= Social stigma associated with COVID-19 =

Discrimination towards people based on perceived links to COVID-19

Due to the ongoing COVID-19 pandemic, people can sometimes be labelled, stereotyped, discriminated against, treated separately, or experience loss of status because of real or perceived links with the disease. As a result of such treatment, those who have or are perceived to have the disease, as well as their caregivers, family, friends, and communities, may be subjected to social stigma.

Due to the social stigma, individuals and groups have been subjected to racism, xenophobia, and hate crimes, including physical attacks. The groups shown to be most vulnerable to this social stigma are Asian people, in particular those of East Asian and Southeast Asian descent or appearance, people who have traveled abroad, people who have recently completed quarantine, healthcare professionals, and emergency service workers.

It has also been shown that wearing or refusing to wear a mask has become subject to stigma. The existence of such social stigma and their negative impacts have been documented by many organizations, including UNICEF, the WHO, and the CDC.

==Reasons for and impact of social stigma==
The level of stigma towards those affected with COVID-19 stems from multiple factors. Due to the novelty of the virus, there are many unknowns surrounding transmission and a possible cure. Many people cannot access tests and drug development for treatment is still in progress. Meanwhile, there is widespread misinformation regarding the disease, under which various online groups and activists have spread conspiracy theories and unproven claims, including: that the virus was created in a laboratory; the virus was "planned"; and that the virus was caused by 5G networks, among other theories.

In this cultural context, the disease itself is an unknown—and, according to many international health experts, people feel fearful when confronted with the unknown. In such circumstances, they may deal with this fear by assigning blame to the "other," which may include groups of people, governments, or institutions. This environment can fuel harmful stereotypes. As a result, social cohesion is undermined, and there may be increased social isolation of impacted groups. Due to this social isolation, people may be less likely to seek out medical help or services, take necessary precautions, or seek out social services, due to fear of discrimination. This can contribute to a situation in which the virus is more likely to spread, leading to severe health problems and difficulties in controlling disease outbreak. People could also be subjected to physical violence and hate crimes.

==Addressing social stigma==
Stigma related to COVID-19 can be countered by building trust in reliable health services and showing empathy to affected individuals.

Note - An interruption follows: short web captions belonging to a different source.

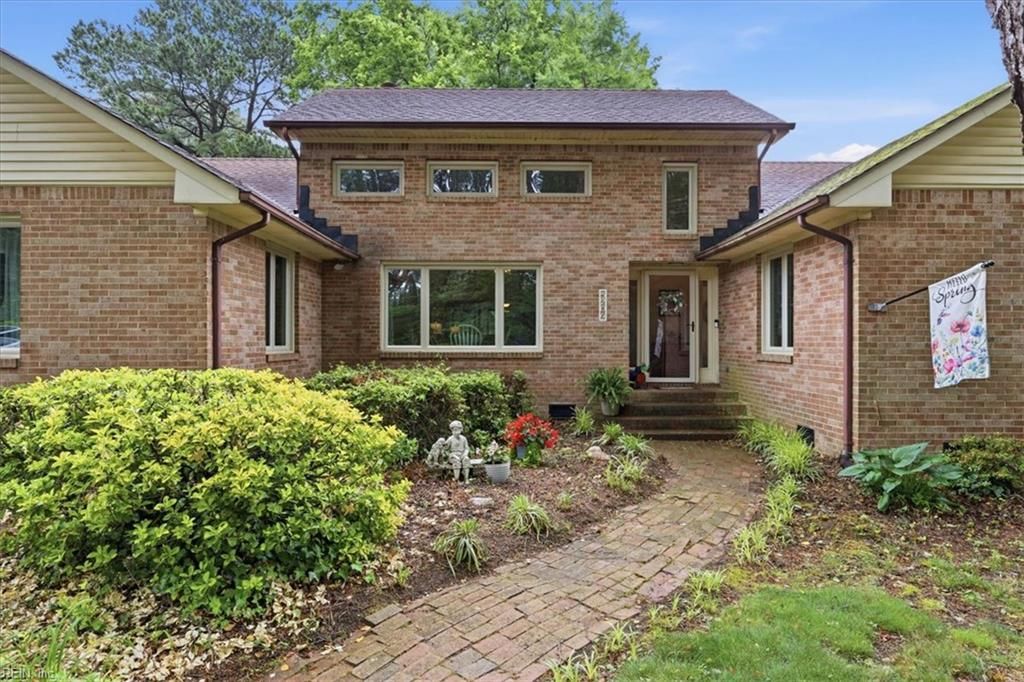 Photo of 5204 Lake Shores Road, Virginia Beach, VA 23455 (MLS # 10636452)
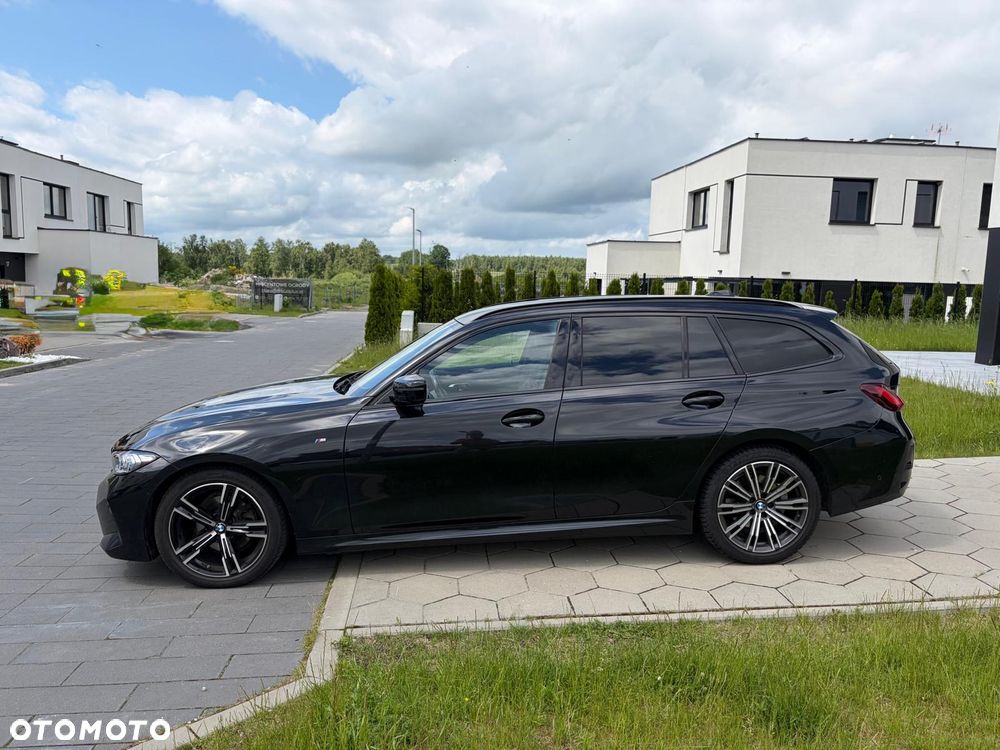 BMW Seria 3 320d xDrive M Sport sport - 2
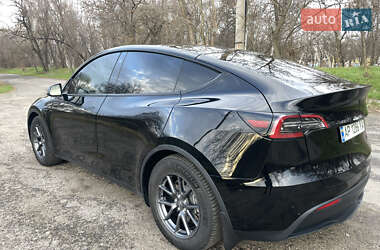 Внедорожник / Кроссовер Tesla Model Y 2021 в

Health organizations such as UNICEF and the Mayo Clinic recommend that media use people-first language when discussing the pandemic to avoid unnecessary negative tone. For instance, the official name 'COVID-19' or the colloquial term 'coronavirus' is preferred instead of 'Chinese virus', 'Wuhan virus' or 'Asian virus', which attach ethnicities or locations to the disease. UNICEF and the WHO also recommend the usage of 'people who have COVID-19' instead of 'COVID-19 cases' or 'COVID-19 victims'. Phrasing that implies malice is discouraged, so that 'acquiring' or 'contracting' COVID-19 is used rather than 'transmitting' or 'spreading' COVID-19. Advocates stated these recommendations reduce the negative connotations and subconscious dehumanization that could result from emphasizing disease status.

To counter misinformation, UNICEF advises public figures to share facts based on latest scientific evidence as opposed to unsubstantiated rumors. Social media users are encouraged to share sympathetic stories of recovery and treatment while maintaining cultural sensitivity. These recommendations are intended to diminish the panic that might result from fear-mongering and exaggerated terms such as 'plague' or 'apocalypse'. Public figures are encouraged to use simple language and correct misconceptions while acknowledging any individual feeling or reactions to the pandemic. According to UNICEF and the WHO, accurate information can reduce stigma caused by fear of the unknown.